Comparative sequence analyses identified a gene product in the published genome of B. mallei strain ATCC 23344 (locus tag # BMA1027) that resembles the adhesins Yersinia enterocolitica YadA [2,21,52], Moraxella catarrhalis Hag [8,53,54], B. pseudomallei BoaA and BoaB [55], and B. mallei BoaA [55]. These molecules belong to the oligomeric coiled-coil adhesin (Oca) sub-family of oligomeric autotransporter proteins and have a characteristic modular organization consisting of: (i) a surface-exposed region specifying adhesive properties termed passenger domain, (ii) a short linker region predicted to form an α helix, and (iii) a hydrophobic C-terminus composed of four β-strands anchoring the autotransporter in the OM designated transporter domain [16,19-21]. As shown in Figure 1A, BMA1027 is predicted to possess these structural features.
Searches using the Pfam database revealed that the region encompassing aa 936–1012 of BMA1027 shows similarity to a YadA anchor domain (PF3895.10; expect value of 6.3e−22), which is present in most Oca and described as important for oligomerization and targeting autotransporters to the OM. Pfam searches also indicated that BMA1027 contains four YadA stalk domains (PF05662, formerly designated HIM; expect values ranging from 2.2e−4 to 1.5e−9; grey crosses in Figure 1A). This motif is associated with invasins and haemagglutinins and is present in YadA as well as Hag [2,8,52,53]. YadA contains one stalk domain, which has been shown to be necessary for protein stability and adhesive properties. Further sequence analysis revealed that the passenger domain of BMA1027 specifies repeated aa motifs, a trait noted in several oligomeric autotransporters including YadA [2,52], Hag [8,53], BoaA and BoaB [55], the B. pseudomallei biofilm factor BbfA [56], and the M. catarrhalis UspA1, UspA2, and UspA2H proteins [57-60]. As illustrated in Figure 1A, the passenger domain of BMA1027 contains nine copies of the 5-mer SLSTS (red triangles) and several repeated elements beginning with residues NSTA (colored boxes). Additional characteristics of the predicted protein are listed in Table 1.
Table 1.

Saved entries
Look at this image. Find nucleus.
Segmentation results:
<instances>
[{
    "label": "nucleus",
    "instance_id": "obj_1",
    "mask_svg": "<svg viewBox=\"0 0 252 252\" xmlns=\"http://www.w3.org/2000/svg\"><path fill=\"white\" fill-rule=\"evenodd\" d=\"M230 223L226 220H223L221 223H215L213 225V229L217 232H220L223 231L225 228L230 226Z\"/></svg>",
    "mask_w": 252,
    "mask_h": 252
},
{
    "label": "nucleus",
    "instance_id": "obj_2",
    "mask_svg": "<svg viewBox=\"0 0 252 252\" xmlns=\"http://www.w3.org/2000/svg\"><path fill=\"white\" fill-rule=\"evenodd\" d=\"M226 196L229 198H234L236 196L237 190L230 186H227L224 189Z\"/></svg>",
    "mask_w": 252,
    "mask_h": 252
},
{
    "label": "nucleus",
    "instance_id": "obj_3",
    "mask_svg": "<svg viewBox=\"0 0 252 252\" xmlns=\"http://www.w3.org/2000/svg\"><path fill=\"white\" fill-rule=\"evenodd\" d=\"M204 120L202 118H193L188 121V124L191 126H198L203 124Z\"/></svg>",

Aim of the task
In the source extract above, how many copies of the 5-mer SLSTS does the passenger domain of BMA1027 contain?

Finished task
Nine copies.